Complete running observational records were made of the students’ videotaped reading performances. The asking of the comprehension questions was observed and marked. Word accuracy, self-correction rates and comprehension were scored and a descriptive comment was made about the students’ reading and other observable behaviours. The teacher-administrators’ handling of the task was also observed.

• The comprehension performance of both Year 4 and Year 8 students fell far short of their word accuracy ability.

• The average self-correcting ratios of 1:7 and 1:4.3 for Years 4 and 8 respectively are a concern. Thirty-three percent of the Year 4 sample and 62% of the Year 8 sample achieved an acceptable rate of self-correction.

• Achievement on the literal questions was markedly better than on the questions requiring higher order thinking.

• The inferential/higher order type questions fell into the categories of passage dependent and passage independent. Year 4 students correctly answered 33% and 0% respectively. Year 8 students correctly answered 30% and 53% respectively.
 

• Many students were given reading assessments based on passages that could be read at an easy rather than instructional level.

• Some students were disadvantaged by lack of access to the text during questioning, little engagement with the teacher-administrator in terms of eye contact, expressions of interest or clear instructions, and seemingly little flexibility for teachers to repeat, prompt or rephrase questions.


• Findings appear to confirm the concern of many teachers that reading instruction produces word-accurate readers at the expense of understanding. Reasons for this may be:

– pressure on teachers to show progress by using the Ready to Read colour wheel and reading age compared to chronological age

– over-emphasis on word accuracy measures of reading achievement

– teachers’ lack of knowledge of the comprehension process, its complexity, range of levels and the strategies readers need to have at their disposal.

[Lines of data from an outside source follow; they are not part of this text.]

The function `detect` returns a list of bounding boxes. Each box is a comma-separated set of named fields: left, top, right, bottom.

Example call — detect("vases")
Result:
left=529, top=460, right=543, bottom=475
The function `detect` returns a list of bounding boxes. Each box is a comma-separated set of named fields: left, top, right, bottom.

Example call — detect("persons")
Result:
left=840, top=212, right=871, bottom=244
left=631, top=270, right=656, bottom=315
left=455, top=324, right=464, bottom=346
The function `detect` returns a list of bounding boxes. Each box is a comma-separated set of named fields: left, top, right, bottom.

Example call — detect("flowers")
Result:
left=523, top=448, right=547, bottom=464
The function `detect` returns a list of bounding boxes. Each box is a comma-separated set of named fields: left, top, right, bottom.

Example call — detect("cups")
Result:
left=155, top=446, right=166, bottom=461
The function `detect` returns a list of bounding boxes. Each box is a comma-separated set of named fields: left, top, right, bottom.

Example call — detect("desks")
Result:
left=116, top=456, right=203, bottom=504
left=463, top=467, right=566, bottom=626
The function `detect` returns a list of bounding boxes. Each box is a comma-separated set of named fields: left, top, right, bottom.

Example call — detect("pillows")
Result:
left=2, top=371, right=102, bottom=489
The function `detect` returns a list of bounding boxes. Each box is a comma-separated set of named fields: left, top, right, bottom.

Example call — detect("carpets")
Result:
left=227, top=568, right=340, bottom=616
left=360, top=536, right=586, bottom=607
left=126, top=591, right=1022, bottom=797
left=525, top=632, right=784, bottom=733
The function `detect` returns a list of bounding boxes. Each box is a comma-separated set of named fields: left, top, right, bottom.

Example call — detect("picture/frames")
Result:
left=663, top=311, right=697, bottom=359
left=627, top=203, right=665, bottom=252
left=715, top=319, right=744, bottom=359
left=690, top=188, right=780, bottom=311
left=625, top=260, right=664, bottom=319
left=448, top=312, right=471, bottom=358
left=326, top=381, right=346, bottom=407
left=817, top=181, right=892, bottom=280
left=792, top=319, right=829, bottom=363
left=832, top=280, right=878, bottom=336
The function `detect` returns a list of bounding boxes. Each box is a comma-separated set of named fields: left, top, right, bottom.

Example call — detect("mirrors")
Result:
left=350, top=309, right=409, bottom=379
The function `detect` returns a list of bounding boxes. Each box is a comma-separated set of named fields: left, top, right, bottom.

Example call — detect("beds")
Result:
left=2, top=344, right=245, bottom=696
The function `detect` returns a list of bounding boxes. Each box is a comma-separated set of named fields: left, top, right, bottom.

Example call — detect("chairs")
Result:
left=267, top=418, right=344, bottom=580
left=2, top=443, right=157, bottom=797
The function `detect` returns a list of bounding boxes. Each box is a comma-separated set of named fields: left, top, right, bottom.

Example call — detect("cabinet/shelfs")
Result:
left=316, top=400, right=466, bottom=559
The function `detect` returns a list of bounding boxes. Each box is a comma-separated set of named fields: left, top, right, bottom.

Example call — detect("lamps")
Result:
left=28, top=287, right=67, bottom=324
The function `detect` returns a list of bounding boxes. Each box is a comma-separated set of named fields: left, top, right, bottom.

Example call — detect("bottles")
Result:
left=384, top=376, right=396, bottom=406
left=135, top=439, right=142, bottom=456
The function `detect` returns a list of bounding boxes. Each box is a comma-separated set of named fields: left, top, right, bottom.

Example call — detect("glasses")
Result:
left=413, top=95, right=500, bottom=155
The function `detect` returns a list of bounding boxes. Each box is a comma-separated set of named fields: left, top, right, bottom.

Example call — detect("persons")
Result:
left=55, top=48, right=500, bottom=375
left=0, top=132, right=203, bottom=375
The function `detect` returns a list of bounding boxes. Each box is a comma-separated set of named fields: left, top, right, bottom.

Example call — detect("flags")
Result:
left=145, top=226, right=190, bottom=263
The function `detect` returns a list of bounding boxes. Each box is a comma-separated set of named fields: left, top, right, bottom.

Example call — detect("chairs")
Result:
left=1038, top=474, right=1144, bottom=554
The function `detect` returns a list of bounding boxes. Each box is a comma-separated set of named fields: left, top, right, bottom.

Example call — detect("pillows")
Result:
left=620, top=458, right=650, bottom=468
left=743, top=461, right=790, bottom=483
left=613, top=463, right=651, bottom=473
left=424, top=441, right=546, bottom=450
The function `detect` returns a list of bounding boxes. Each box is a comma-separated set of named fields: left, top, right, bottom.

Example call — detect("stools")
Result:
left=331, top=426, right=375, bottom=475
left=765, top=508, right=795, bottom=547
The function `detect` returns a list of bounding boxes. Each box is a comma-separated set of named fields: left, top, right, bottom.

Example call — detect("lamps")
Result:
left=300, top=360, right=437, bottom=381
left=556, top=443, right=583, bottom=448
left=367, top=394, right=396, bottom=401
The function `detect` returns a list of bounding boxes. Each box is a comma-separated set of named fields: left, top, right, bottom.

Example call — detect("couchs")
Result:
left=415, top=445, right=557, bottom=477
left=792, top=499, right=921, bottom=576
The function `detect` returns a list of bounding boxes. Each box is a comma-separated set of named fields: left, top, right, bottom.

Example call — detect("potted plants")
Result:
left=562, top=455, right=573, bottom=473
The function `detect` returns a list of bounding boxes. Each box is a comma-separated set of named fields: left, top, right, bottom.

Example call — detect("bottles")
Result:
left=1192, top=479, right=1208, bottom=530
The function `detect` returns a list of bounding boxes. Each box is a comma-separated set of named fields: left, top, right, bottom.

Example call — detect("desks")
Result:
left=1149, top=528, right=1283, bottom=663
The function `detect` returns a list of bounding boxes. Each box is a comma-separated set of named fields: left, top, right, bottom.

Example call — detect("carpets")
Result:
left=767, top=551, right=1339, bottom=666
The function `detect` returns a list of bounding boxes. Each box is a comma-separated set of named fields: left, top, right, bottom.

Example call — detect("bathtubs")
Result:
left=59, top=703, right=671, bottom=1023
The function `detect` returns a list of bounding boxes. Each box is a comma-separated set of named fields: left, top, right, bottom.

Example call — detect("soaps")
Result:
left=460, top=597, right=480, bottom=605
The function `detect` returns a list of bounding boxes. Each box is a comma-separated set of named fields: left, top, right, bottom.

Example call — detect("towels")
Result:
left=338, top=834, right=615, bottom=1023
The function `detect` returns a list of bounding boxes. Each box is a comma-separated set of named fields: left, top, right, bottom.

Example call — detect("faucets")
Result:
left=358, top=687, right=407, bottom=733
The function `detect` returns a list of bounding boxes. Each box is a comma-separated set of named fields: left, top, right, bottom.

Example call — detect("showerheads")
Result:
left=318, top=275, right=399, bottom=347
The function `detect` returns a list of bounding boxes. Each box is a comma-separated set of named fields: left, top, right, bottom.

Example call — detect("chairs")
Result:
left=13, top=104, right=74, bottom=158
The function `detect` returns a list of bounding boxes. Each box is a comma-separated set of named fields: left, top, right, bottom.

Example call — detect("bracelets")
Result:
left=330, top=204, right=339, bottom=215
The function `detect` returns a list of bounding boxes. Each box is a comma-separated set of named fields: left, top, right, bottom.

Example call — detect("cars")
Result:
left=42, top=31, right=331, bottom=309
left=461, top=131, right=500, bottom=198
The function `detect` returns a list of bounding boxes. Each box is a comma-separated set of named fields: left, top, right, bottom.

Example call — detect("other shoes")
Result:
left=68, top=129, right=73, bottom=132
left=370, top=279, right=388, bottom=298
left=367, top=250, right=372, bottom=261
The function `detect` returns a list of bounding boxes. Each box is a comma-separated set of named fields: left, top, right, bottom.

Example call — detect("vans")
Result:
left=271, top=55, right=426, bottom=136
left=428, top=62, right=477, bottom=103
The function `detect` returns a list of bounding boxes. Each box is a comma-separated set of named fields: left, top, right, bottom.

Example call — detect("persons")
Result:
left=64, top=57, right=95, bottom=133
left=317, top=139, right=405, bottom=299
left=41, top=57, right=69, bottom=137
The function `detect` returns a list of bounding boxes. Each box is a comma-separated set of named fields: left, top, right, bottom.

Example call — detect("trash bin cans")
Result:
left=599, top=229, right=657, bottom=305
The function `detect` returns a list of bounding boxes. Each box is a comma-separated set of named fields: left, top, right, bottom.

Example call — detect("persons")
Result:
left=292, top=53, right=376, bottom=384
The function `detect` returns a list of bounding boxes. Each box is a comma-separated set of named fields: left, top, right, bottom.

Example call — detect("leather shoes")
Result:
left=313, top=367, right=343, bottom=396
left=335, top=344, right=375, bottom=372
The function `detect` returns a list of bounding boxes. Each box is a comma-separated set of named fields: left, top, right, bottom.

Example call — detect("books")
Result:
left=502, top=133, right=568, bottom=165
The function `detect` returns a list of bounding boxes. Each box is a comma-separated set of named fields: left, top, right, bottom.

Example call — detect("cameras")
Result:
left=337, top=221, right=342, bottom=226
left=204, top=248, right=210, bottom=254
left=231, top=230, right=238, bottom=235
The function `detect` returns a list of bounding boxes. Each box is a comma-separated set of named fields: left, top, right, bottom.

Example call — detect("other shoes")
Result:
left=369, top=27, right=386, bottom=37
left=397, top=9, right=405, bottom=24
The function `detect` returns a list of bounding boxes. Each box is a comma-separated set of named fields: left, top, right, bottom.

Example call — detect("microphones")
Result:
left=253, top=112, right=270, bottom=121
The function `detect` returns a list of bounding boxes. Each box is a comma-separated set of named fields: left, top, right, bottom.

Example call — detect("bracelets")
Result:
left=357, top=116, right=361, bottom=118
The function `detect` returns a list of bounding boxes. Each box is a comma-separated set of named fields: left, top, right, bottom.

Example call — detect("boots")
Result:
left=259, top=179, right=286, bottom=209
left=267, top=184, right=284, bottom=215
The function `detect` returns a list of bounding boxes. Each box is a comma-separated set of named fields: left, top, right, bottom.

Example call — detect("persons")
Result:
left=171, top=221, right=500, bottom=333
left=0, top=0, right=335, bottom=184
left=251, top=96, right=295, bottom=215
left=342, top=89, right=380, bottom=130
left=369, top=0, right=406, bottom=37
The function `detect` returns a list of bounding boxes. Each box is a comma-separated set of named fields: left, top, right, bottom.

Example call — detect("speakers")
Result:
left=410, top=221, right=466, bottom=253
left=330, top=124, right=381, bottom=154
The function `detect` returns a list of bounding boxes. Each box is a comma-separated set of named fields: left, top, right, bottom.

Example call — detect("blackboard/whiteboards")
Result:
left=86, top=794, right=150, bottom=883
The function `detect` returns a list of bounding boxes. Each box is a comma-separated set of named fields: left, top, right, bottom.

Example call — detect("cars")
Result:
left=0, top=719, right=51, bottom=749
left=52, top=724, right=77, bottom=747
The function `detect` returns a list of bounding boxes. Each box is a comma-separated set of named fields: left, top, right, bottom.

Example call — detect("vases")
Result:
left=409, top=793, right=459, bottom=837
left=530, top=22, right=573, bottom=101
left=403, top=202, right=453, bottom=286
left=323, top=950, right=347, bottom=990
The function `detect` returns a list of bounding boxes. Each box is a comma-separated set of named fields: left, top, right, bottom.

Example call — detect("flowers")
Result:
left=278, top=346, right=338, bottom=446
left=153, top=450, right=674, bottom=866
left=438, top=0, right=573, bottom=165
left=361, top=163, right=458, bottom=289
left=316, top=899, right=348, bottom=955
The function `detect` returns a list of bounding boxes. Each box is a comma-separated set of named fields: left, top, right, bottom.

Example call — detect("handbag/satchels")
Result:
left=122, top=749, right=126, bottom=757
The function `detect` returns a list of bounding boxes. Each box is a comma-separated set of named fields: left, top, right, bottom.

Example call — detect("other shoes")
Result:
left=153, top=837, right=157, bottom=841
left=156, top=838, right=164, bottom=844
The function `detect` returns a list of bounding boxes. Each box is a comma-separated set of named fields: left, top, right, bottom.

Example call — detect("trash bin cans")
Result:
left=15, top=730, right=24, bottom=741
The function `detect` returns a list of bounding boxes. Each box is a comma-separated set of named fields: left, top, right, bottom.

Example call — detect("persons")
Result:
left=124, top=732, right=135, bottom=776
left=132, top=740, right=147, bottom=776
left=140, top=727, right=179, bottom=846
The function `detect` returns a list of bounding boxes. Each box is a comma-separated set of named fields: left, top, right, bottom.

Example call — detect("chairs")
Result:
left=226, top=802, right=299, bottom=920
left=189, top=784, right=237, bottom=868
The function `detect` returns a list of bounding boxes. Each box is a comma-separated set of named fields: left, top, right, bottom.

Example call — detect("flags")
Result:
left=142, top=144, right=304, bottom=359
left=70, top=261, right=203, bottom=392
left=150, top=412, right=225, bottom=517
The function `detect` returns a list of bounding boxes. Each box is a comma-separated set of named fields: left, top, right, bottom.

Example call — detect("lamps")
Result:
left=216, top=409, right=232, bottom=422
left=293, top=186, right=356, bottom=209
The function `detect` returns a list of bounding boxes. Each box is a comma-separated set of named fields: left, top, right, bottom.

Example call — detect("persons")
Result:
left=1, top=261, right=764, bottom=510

• Reading is a skill that goes well beyond literal and inferential meanings. When interacting with texts, readers require specific and generalised experience and world knowledge that will enable reasoned responses to questions, issues and problems that arise and are outside of anything that is stated or inferred in the text (i.e., are text independent).
 
  • Students need considerable ongoing opportunity to engage in reading as a search for meaning. Identifying when text doesn’t make sense, wanting to improve it, having the strategies to do this and then making the self-correction must be taught and practised.

• Oral reading assessment tasks remain common practice, but they are not a suitable means of determining comprehension performance. Better ways are needed.

• Comprehension happens mostly during reading, not after the event. Teachers must ensure readers know the task, establish rapport with them, capitalise on their interests, establish eye contact, engage them before giving instructions or asking questions, and be prepared to do some prompting and to repeat and rephrase questions.